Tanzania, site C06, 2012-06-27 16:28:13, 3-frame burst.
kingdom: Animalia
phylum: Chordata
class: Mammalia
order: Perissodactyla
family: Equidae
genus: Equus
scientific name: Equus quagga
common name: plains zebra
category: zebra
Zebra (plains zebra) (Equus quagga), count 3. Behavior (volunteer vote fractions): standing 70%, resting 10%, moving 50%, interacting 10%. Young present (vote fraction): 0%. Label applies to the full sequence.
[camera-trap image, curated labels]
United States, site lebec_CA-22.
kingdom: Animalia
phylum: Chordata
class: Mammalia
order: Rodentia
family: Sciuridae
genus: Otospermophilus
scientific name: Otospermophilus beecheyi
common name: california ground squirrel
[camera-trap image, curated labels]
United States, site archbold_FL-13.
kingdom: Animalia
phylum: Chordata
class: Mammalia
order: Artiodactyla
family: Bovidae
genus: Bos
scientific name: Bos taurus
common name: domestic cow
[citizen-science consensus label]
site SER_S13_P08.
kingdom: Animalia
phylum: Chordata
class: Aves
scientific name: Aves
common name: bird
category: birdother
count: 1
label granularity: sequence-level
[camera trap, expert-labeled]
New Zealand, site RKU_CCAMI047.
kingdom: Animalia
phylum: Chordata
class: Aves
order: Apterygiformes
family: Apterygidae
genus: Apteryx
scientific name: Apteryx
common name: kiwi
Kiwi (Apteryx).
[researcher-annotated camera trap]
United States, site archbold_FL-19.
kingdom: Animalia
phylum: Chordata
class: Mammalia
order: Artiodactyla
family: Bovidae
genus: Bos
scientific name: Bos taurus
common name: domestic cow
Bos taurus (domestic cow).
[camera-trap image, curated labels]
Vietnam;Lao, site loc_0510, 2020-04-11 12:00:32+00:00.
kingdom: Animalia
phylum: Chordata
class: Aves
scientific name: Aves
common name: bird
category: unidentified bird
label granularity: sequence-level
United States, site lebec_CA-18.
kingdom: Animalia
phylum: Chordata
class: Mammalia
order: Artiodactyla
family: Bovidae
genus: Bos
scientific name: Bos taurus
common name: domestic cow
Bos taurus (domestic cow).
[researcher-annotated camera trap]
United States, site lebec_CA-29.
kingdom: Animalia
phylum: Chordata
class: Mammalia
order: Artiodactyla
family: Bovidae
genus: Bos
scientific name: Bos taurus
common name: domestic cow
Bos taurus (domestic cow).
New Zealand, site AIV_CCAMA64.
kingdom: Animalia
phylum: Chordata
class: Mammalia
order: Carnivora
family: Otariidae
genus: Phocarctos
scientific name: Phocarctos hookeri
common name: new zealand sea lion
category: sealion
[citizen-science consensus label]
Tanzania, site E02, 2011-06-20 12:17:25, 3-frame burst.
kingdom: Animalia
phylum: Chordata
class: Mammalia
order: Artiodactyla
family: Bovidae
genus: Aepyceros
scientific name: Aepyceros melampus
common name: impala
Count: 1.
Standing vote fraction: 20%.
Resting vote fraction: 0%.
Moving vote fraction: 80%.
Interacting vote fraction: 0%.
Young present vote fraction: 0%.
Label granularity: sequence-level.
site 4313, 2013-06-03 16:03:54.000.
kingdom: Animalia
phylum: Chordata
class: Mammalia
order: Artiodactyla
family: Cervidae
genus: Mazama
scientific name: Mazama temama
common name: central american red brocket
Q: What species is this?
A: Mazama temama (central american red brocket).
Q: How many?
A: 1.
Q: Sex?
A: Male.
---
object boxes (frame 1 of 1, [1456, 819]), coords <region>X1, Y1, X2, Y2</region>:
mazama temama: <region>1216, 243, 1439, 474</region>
____________
#### Work item:
Write the data out once more, exactly as it was given.

#### Response to this exercise:
Tanzania, site C06, 2012-06-27 16:28:13, 3-frame burst.
kingdom: Animalia
phylum: Chordata
class: Mammalia
order: Perissodactyla
family: Equidae
genus: Equus
scientific name: Equus quagga
common name: plains zebra
category: zebra
Zebra (plains zebra) (Equus quagga), count 3. Behavior (volunteer vote fractions): standing 70%, resting 10%, moving 50%, interacting 10%. Young present (vote fraction): 0%. Label applies to the full sequence.
[camera-trap image, curated labels]
United States, site lebec_CA-22.
kingdom: Animalia
phylum: Chordata
class: Mammalia
order: Rodentia
family: Sciuridae
genus: Otospermophilus
scientific name: Otospermophilus beecheyi
common name: california ground squirrel
[camera-trap image, curated labels]
United States, site archbold_FL-13.
kingdom: Animalia
phylum: Chordata
class: Mammalia
order: Artiodactyla
family: Bovidae
genus: Bos
scientific name: Bos taurus
common name: domestic cow
[citizen-science consensus label]
site SER_S13_P08.
kingdom: Animalia
phylum: Chordata
class: Aves
scientific name: Aves
common name: bird
category: birdother
count: 1
label granularity: sequence-level
[camera trap, expert-labeled]
New Zealand, site RKU_CCAMI047.
kingdom: Animalia
phylum: Chordata
class: Aves
order: Apterygiformes
family: Apterygidae
genus: Apteryx
scientific name: Apteryx
common name: kiwi
Kiwi (Apteryx).
[researcher-annotated camera trap]
United States, site archbold_FL-19.
kingdom: Animalia
phylum: Chordata
class: Mammalia
order: Artiodactyla
family: Bovidae
genus: Bos
scientific name: Bos taurus
common name: domestic cow
Bos taurus (domestic cow).
[camera-trap image, curated labels]
Vietnam;Lao, site loc_0510, 2020-04-11 12:00:32+00:00.
kingdom: Animalia
phylum: Chordata
class: Aves
scientific name: Aves
common name: bird
category: unidentified bird
label granularity: sequence-level
United States, site lebec_CA-18.
kingdom: Animalia
phylum: Chordata
class: Mammalia
order: Artiodactyla
family: Bovidae
genus: Bos
scientific name: Bos taurus
common name: domestic cow
Bos taurus (domestic cow).
[researcher-annotated camera trap]
United States, site lebec_CA-29.
kingdom: Animalia
phylum: Chordata
class: Mammalia
order: Artiodactyla
family: Bovidae
genus: Bos
scientific name: Bos taurus
common name: domestic cow
Bos taurus (domestic cow).
New Zealand, site AIV_CCAMA64.
kingdom: Animalia
phylum: Chordata
class: Mammalia
order: Carnivora
family: Otariidae
genus: Phocarctos
scientific name: Phocarctos hookeri
common name: new zealand sea lion
category: sealion
[citizen-science consensus label]
Tanzania, site E02, 2011-06-20 12:17:25, 3-frame burst.
kingdom: Animalia
phylum: Chordata
class: Mammalia
order: Artiodactyla
family: Bovidae
genus: Aepyceros
scientific name: Aepyceros melampus
common name: impala
Count: 1.
Standing vote fraction: 20%.
Resting vote fraction: 0%.
Moving vote fraction: 80%.
Interacting vote fraction: 0%.
Young present vote fraction: 0%.
Label granularity: sequence-level.
site 4313, 2013-06-03 16:03:54.000.
kingdom: Animalia
phylum: Chordata
class: Mammalia
order: Artiodactyla
family: Cervidae
genus: Mazama
scientific name: Mazama temama
common name: central american red brocket
Q: What species is this?
A: Mazama temama (central american red brocket).
Q: How many?
A: 1.
Q: Sex?
A: Male.
---
object boxes (frame 1 of 1, [1456, 819]), coords <region>X1, Y1, X2, Y2</region>:
mazama temama: <region>1216, 243, 1439, 474</region>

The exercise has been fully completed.